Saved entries
§

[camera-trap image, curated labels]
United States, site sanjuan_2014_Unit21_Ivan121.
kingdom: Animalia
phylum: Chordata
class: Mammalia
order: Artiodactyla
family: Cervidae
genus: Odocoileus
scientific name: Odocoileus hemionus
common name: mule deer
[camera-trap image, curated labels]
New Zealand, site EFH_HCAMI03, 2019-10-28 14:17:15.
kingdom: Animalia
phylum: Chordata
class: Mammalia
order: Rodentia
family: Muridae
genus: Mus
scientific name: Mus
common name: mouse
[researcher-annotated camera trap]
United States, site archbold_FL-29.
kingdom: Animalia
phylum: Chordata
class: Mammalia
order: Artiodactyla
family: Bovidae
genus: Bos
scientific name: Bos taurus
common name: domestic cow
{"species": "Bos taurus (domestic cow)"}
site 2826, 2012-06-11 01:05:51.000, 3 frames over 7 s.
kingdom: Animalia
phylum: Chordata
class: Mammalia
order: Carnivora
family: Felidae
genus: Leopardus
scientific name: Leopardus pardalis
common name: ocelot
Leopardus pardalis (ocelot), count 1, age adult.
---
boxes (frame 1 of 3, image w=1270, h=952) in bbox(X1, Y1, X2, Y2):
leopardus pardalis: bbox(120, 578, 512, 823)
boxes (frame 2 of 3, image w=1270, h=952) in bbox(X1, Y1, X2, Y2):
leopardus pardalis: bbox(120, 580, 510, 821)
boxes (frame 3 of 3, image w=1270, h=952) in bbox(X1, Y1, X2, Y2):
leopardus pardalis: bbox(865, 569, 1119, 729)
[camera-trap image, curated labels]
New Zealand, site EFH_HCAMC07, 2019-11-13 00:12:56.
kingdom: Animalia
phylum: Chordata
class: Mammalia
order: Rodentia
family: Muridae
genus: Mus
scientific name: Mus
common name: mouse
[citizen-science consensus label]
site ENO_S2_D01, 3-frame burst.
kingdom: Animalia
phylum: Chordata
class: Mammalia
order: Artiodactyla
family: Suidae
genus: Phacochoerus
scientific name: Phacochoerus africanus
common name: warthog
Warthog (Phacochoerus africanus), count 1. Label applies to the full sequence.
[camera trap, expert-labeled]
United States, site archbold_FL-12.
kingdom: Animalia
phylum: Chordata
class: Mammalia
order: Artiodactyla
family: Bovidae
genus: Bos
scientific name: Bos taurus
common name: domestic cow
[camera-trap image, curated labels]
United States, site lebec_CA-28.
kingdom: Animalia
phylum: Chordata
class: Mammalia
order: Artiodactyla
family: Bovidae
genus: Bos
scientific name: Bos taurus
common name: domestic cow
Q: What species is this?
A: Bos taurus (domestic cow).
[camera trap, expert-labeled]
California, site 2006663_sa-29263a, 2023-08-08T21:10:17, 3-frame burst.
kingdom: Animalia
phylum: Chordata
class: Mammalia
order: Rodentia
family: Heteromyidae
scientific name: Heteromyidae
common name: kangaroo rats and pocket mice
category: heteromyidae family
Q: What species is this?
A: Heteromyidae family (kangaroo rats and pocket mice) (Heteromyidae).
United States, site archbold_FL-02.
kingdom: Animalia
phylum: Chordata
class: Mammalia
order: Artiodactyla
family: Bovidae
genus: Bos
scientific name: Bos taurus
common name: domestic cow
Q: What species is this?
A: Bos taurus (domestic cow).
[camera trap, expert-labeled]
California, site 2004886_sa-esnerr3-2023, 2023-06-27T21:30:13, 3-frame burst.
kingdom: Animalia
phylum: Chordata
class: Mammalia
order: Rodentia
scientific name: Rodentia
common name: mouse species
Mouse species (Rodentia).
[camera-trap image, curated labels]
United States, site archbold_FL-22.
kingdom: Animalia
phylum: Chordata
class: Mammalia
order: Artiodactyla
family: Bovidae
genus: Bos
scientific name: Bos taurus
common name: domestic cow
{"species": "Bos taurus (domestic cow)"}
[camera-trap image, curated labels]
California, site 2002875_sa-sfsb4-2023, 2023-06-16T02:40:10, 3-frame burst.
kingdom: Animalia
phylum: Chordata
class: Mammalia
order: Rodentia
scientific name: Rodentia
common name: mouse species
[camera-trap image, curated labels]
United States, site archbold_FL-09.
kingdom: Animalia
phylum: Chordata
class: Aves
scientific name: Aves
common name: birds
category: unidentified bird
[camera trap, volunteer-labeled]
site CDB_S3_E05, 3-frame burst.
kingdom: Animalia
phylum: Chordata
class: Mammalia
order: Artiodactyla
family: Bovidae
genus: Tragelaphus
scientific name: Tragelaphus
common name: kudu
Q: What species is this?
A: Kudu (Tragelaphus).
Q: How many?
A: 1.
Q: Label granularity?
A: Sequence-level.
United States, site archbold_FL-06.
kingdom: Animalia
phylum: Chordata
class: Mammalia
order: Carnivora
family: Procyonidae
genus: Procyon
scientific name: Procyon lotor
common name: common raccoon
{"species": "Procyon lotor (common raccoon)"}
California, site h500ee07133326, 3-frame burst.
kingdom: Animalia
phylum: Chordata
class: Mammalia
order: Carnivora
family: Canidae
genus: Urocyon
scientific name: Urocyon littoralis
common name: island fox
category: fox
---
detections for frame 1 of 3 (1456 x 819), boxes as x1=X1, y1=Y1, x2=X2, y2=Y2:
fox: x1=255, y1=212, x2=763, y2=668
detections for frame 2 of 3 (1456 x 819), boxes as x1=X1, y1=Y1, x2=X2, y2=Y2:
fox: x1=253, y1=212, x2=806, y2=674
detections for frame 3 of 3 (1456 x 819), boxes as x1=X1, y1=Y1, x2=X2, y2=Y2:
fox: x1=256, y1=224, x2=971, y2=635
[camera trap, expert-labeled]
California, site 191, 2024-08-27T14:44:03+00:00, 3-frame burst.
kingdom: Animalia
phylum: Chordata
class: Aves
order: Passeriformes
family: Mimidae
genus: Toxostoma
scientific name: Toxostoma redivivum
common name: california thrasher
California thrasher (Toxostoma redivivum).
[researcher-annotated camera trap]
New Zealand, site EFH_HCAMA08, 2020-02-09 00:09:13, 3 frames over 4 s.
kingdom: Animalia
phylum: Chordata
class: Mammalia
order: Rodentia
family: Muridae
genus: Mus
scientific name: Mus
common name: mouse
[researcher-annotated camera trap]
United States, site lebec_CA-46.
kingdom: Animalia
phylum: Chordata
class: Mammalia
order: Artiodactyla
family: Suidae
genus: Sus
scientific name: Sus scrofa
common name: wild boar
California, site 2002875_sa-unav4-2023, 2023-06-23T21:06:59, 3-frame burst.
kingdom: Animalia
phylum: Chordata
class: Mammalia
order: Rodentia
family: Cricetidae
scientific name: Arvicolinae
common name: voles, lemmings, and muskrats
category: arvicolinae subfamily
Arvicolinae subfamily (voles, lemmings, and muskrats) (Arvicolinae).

§

*WHAT YOU ARE ASKED TO DO:*
What is needed here is an exact copy of every record.

*ANSWER TO THIS PROBLEM:*
[camera-trap image, curated labels]
United States, site sanjuan_2014_Unit21_Ivan121.
kingdom: Animalia
phylum: Chordata
class: Mammalia
order: Artiodactyla
family: Cervidae
genus: Odocoileus
scientific name: Odocoileus hemionus
common name: mule deer
[camera-trap image, curated labels]
New Zealand, site EFH_HCAMI03, 2019-10-28 14:17:15.
kingdom: Animalia
phylum: Chordata
class: Mammalia
order: Rodentia
family: Muridae
genus: Mus
scientific name: Mus
common name: mouse
[researcher-annotated camera trap]
United States, site archbold_FL-29.
kingdom: Animalia
phylum: Chordata
class: Mammalia
order: Artiodactyla
family: Bovidae
genus: Bos
scientific name: Bos taurus
common name: domestic cow
{"species": "Bos taurus (domestic cow)"}
site 2826, 2012-06-11 01:05:51.000, 3 frames over 7 s.
kingdom: Animalia
phylum: Chordata
class: Mammalia
order: Carnivora
family: Felidae
genus: Leopardus
scientific name: Leopardus pardalis
common name: ocelot
Leopardus pardalis (ocelot), count 1, age adult.
---
boxes (frame 1 of 3, image w=1270, h=952) in bbox(X1, Y1, X2, Y2):
leopardus pardalis: bbox(120, 578, 512, 823)
boxes (frame 2 of 3, image w=1270, h=952) in bbox(X1, Y1, X2, Y2):
leopardus pardalis: bbox(120, 580, 510, 821)
boxes (frame 3 of 3, image w=1270, h=952) in bbox(X1, Y1, X2, Y2):
leopardus pardalis: bbox(865, 569, 1119, 729)
[camera-trap image, curated labels]
New Zealand, site EFH_HCAMC07, 2019-11-13 00:12:56.
kingdom: Animalia
phylum: Chordata
class: Mammalia
order: Rodentia
family: Muridae
genus: Mus
scientific name: Mus
common name: mouse
[citizen-science consensus label]
site ENO_S2_D01, 3-frame burst.
kingdom: Animalia
phylum: Chordata
class: Mammalia
order: Artiodactyla
family: Suidae
genus: Phacochoerus
scientific name: Phacochoerus africanus
common name: warthog
Warthog (Phacochoerus africanus), count 1. Label applies to the full sequence.
[camera trap, expert-labeled]
United States, site archbold_FL-12.
kingdom: Animalia
phylum: Chordata
class: Mammalia
order: Artiodactyla
family: Bovidae
genus: Bos
scientific name: Bos taurus
common name: domestic cow
[camera-trap image, curated labels]
United States, site lebec_CA-28.
kingdom: Animalia
phylum: Chordata
class: Mammalia
order: Artiodactyla
family: Bovidae
genus: Bos
scientific name: Bos taurus
common name: domestic cow
Q: What species is this?
A: Bos taurus (domestic cow).
[camera trap, expert-labeled]
California, site 2006663_sa-29263a, 2023-08-08T21:10:17, 3-frame burst.
kingdom: Animalia
phylum: Chordata
class: Mammalia
order: Rodentia
family: Heteromyidae
scientific name: Heteromyidae
common name: kangaroo rats and pocket mice
category: heteromyidae family
Q: What species is this?
A: Heteromyidae family (kangaroo rats and pocket mice) (Heteromyidae).
United States, site archbold_FL-02.
kingdom: Animalia
phylum: Chordata
class: Mammalia
order: Artiodactyla
family: Bovidae
genus: Bos
scientific name: Bos taurus
common name: domestic cow
Q: What species is this?
A: Bos taurus (domestic cow).
[camera trap, expert-labeled]
California, site 2004886_sa-esnerr3-2023, 2023-06-27T21:30:13, 3-frame burst.
kingdom: Animalia
phylum: Chordata
class: Mammalia
order: Rodentia
scientific name: Rodentia
common name: mouse species
Mouse species (Rodentia).
[camera-trap image, curated labels]
United States, site archbold_FL-22.
kingdom: Animalia
phylum: Chordata
class: Mammalia
order: Artiodactyla
family: Bovidae
genus: Bos
scientific name: Bos taurus
common name: domestic cow
{"species": "Bos taurus (domestic cow)"}
[camera-trap image, curated labels]
California, site 2002875_sa-sfsb4-2023, 2023-06-16T02:40:10, 3-frame burst.
kingdom: Animalia
phylum: Chordata
class: Mammalia
order: Rodentia
scientific name: Rodentia
common name: mouse species
[camera-trap image, curated labels]
United States, site archbold_FL-09.
kingdom: Animalia
phylum: Chordata
class: Aves
scientific name: Aves
common name: birds
category: unidentified bird
[camera trap, volunteer-labeled]
site CDB_S3_E05, 3-frame burst.
kingdom: Animalia
phylum: Chordata
class: Mammalia
order: Artiodactyla
family: Bovidae
genus: Tragelaphus
scientific name: Tragelaphus
common name: kudu
Q: What species is this?
A: Kudu (Tragelaphus).
Q: How many?
A: 1.
Q: Label granularity?
A: Sequence-level.
United States, site archbold_FL-06.
kingdom: Animalia
phylum: Chordata
class: Mammalia
order: Carnivora
family: Procyonidae
genus: Procyon
scientific name: Procyon lotor
common name: common raccoon
{"species": "Procyon lotor (common raccoon)"}
California, site h500ee07133326, 3-frame burst.
kingdom: Animalia
phylum: Chordata
class: Mammalia
order: Carnivora
family: Canidae
genus: Urocyon
scientific name: Urocyon littoralis
common name: island fox
category: fox
---
detections for frame 1 of 3 (1456 x 819), boxes as x1=X1, y1=Y1, x2=X2, y2=Y2:
fox: x1=255, y1=212, x2=763, y2=668
detections for frame 2 of 3 (1456 x 819), boxes as x1=X1, y1=Y1, x2=X2, y2=Y2:
fox: x1=253, y1=212, x2=806, y2=674
detections for frame 3 of 3 (1456 x 819), boxes as x1=X1, y1=Y1, x2=X2, y2=Y2:
fox: x1=256, y1=224, x2=971, y2=635
[camera trap, expert-labeled]
California, site 191, 2024-08-27T14:44:03+00:00, 3-frame burst.
kingdom: Animalia
phylum: Chordata
class: Aves
order: Passeriformes
family: Mimidae
genus: Toxostoma
scientific name: Toxostoma redivivum
common name: california thrasher
California thrasher (Toxostoma redivivum).
[researcher-annotated camera trap]
New Zealand, site EFH_HCAMA08, 2020-02-09 00:09:13, 3 frames over 4 s.
kingdom: Animalia
phylum: Chordata
class: Mammalia
order: Rodentia
family: Muridae
genus: Mus
scientific name: Mus
common name: mouse
[researcher-annotated camera trap]
United States, site lebec_CA-46.
kingdom: Animalia
phylum: Chordata
class: Mammalia
order: Artiodactyla
family: Suidae
genus: Sus
scientific name: Sus scrofa
common name: wild boar
California, site 2002875_sa-unav4-2023, 2023-06-23T21:06:59, 3-frame burst.
kingdom: Animalia
phylum: Chordata
class: Mammalia
order: Rodentia
family: Cricetidae
scientific name: Arvicolinae
common name: voles, lemmings, and muskrats
category: arvicolinae subfamily
Arvicolinae subfamily (voles, lemmings, and muskrats) (Arvicolinae).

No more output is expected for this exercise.